**List of tasks:**
1. In the account of the Box Canyon off-road trip, where is Mike's friend Ashley from?
2. Extend the account of the Box Canyon off-road trip, picking up after its final sentence.

**Page excerpt:**
------------------------------------------------
The photos below were taken in Box Canyon and the Pinal mountains near Florence, Arizona on March 4, 2012

Grandson Mike's new 2006 Hummer H3.  We took this former Cadillac dealer's courtesy car for its first off-road experience. The location is Pinal County's Box Canyon trail near our home in Florence, Arizona. I call this vehicle "the Mini-Hummer" since it is not much bigger than a small pickup.  Mike's friend Ashley from Tucson went along for the experience.

Mike, whose former 4WD experience was of the Tennessee mud-bog type, wasn't expecting the challenges of driving off-road in Arizona dry washes.  Water flowing through this dry wash created Box Canyon over millions of years.  This rock that the water left behind was Mike's first challenge.  He made it with no problem but his skid plate protecting the bottom of the Hummer left its mark on the rock.

Of course, a Jeep owner had to come along and show us how to do it with grace.  But, for a first-time driver over Box Canyon Mike did alright.  The Jeep driver kept his front wheels centered on the rock, whereas Mike went over it with his left front wheel over more to the left causing him to have a little less clearance. 

It doesn't really matter much where this short wheel-base ATV goes over the rock.  There is not much that can stop that vehicle, if you can keep it upright.

There are plenty more challenges on this trail.  The little H3 is starting to feel like the big guys; however, those big Hummers are probably much too wide for this trail.  Mike is starting to get the hang of it by this time.

Click on this image for a short AVI video.  Two motor cyclist came along (the motor sounds in the background) about the time Mike was analyzing the best route over the rocks.  They gave him the courtesy of waiting - maybe just to see the Hummer in action.

Mike had enough rocks for now, so I navigated him to a road up out of the canyon.  At this point we are on top of an unnamed ridge that makes part of the canyon wall.  Steep drops are on both side of the trail which is wide enough for one vehicle.
------------------------------------------------
**Raw data:**
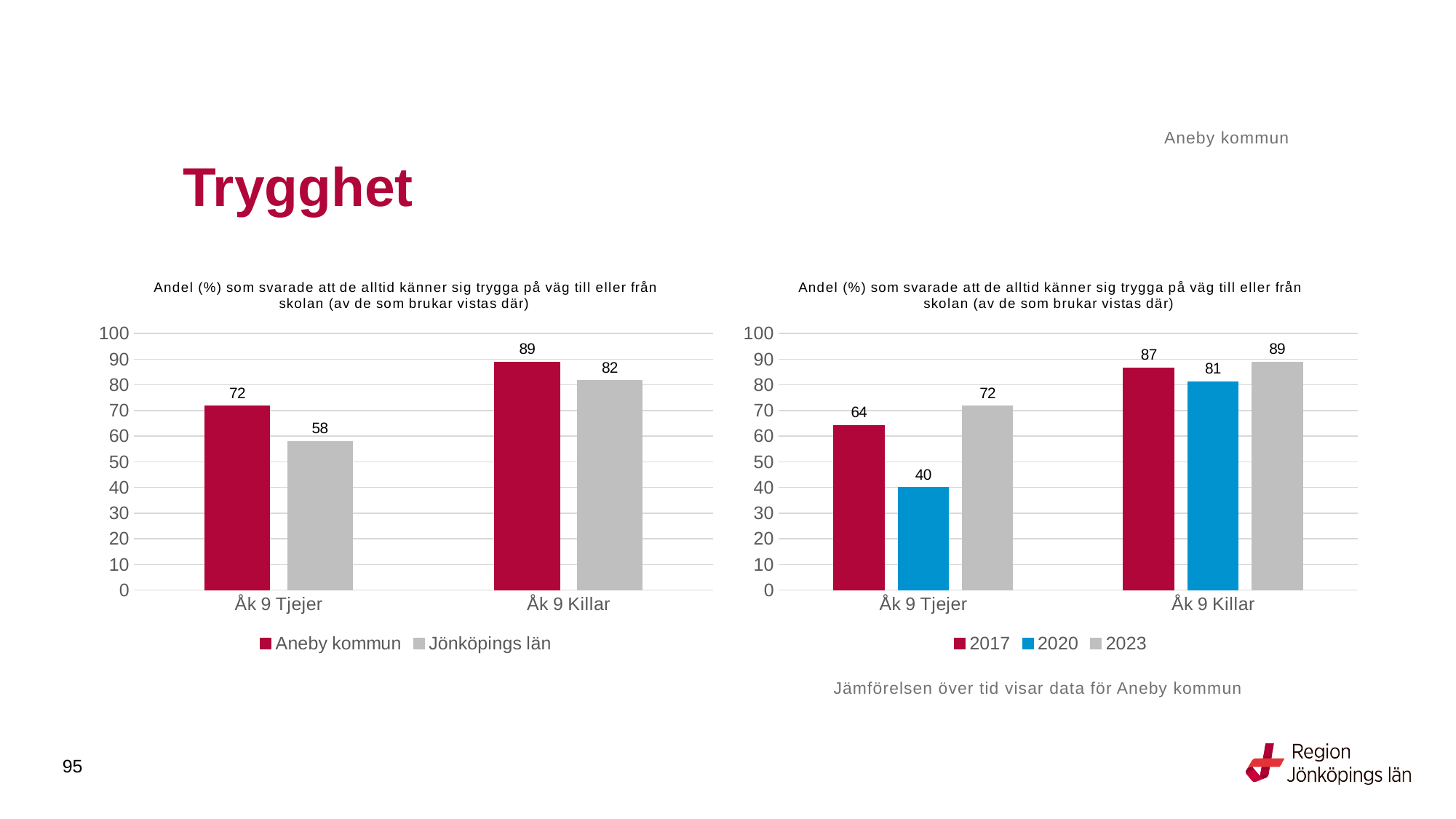
In the right chart, what is the value for 2020 for Åk 9 Tjejer? 40 In the right chart, what is the difference between the 2017 and 2023 values for Åk 9 Tjejer? 8 In the left chart, what is the value for Jönköpings län for Åk 9 Killar? 82 What kind of chart is the left chart? Bar chart In the right chart, which year has the highest value for Åk 9 Killar? 2023 In the left chart, which series has the higher value for Åk 9 Killar, Aneby kommun or Jönköpings län? Aneby kommun In the left chart, what is the difference between Aneby kommun and Jönköpings län for Åk 9 Tjejer? 14 In the right chart, how many series does the legend list? 3 In the left chart, how many series does the legend list? 2 In the right chart, what is the value for 2023 for Åk 9 Killar? 89 In the right chart, which year has the lowest value for Åk 9 Tjejer? 2020 In the left chart, what is the value for Aneby kommun for Åk 9 Tjejer? 72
------------------------------------------------
**Results for each task:**
1. Tucson

2.
Mike's adrenaline was flowing as we climbed out of the canyon on this steep, winding road with a sheer drop-off on the canyon side of the road.  The mountain peak in the center far background is where we started on the Box Canyon trail.  The canyon floor is below us between these two ridges.

Ashley is awe-struck by the scenery from above the canyon.  I find it hard sometimes to find much beauty around us in our part of the desert, flat dusty land filled with HOA ghettos, until I get out in the wilderness, like this.  Hopefully, the Arizona government (which owns this land) will have the good sense to preserve this area and not sell it to developers, like it has with many other scenic areas in our state.

The Hummer is perched above Box Canyon which winds below us through the Pinal mountains.  There are many jeep trails through this area, which allow anyone with a high-clearance 4WD vehicle, ATV or mountain bike to enjoy these remote areas of Arizona.  No hiking required. These trails also help preserve the environment as long as visitors keep to the designated roads.  I believe there is a place for these wilderness areas accessible by motorized vehicles - even though I'd rather experience them from the back of a horse.

The rock formation on the left is called a needle.  It is the remains of the throat of the volcanoes that created these mountains millions of years ago.  As the sides of the volcano erode away, left behind is the stony core of the mountain.  The formation to the right was created by a similar process.  I can see these formations from my back yard about twenty miles or so to the west.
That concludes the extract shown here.